World | India
National highway poses new threat to tiger reserve
Satpura Foundation chief joins battle to help protect largest habitat.
Mumbai: The world's largest tiger habitat in central India is once again under threat - this time from the widening of a national highway that cuts through the wildlife corridor.
Despite its significance as a tiger habitat, the densely forested areas in the Satpura region have received little attention from the government and non-government organisations, and as a result has been increasingly under threat from development projects, logging, and poaching, Kishor Rithe, president of Satpura Foundation, says. With the biodiversity of this region being constantly threatened, Rithe sought the help of a local MP to take up the issue on a war footing.

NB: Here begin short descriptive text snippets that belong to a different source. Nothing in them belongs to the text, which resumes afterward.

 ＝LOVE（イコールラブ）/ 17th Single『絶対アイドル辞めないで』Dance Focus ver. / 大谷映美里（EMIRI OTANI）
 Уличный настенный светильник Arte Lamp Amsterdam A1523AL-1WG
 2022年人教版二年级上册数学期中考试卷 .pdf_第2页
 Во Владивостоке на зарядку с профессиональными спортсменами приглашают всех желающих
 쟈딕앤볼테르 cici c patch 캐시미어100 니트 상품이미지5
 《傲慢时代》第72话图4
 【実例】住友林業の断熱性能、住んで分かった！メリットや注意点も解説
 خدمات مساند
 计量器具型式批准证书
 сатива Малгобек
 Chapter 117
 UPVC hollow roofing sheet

With the federal government ready to restart the construction of the national highway projects across the country with greater vigour, a Rajya Sabha MP, Vijay Darda, and chairman of Lokmat group of newspapers has now written to Prime Minister Manmohan Singh, Congress president Sonia Gandhi, and President of India Pratibha Patil on the problem posed by the widening of National Highway-7 through the Pench Tiger Reserve spread across southern MP and northern Maharashtra.
"It has been noticed that large felling of trees for widening the highway from Seoni to Nagpur would actually cut the wildlife corridor between Pench and Kanha and Pench and Nagzira-Navegaon.
"It is learnt that the National Tiger Conservation Authority, New Delhi, the Wildlife Institute of India and renowned wildlife experts have already opposed this widening work and suggested an alternative to develop the existing state highway ...," he wrote.